In July 2018, HBO secured the rights to adapt the novel into a television series of the same name, to be written by Steven Moffat. In February 2021, Theo James and Rose Leslie were cast as Henry and Clare. The show was canceled after one season in July 2022. The fans of the show started a petition to save the series by approaching other streaming platforms to pick it up for renewal. It was removed from HBO Max in December 2022.

=== Stage musical ===

A stage musical based on the book was announced to be in development in March 2021, which is due to premiere in the UK in late 2021 or early 2022. The musical will be titled The Time Traveller's Wife (using the UK spelling of Traveler) and feature a book by Lauren Gunderson music and lyrics by Joss Stone and Dave Stewart with additional lyrics by Kait Kerrigan. The production was set to be directed by Bill Buckhurst and produced by Colin Ingram for InTheatre Productions by special arrangement with Warner Bros. Theatre Ventures.

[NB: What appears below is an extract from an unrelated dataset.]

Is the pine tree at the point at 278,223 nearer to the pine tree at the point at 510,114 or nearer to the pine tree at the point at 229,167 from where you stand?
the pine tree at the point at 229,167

In response to the announcement, Niffenegger revealed on Twitter she did not know about the project then clarified that the theatrical rights belonged to Warner Bros.

The stage musical premiered at Storyhouse in Chester from 30 September 2022. The production was directed by Bill Buckhurst and designed by Anna Fleischle, with choreography by Shelley Maxwell, lighting design by Lucy Carter, illusions by Chris Fisher, video design by Andrzej Goulding, sound design by Richard Brooker, musical supervision & arrangement by Nick Finlow and orchestrations by Bryan Crook.

The musical transferred to London's West End at the Apollo Theatre from October 2023.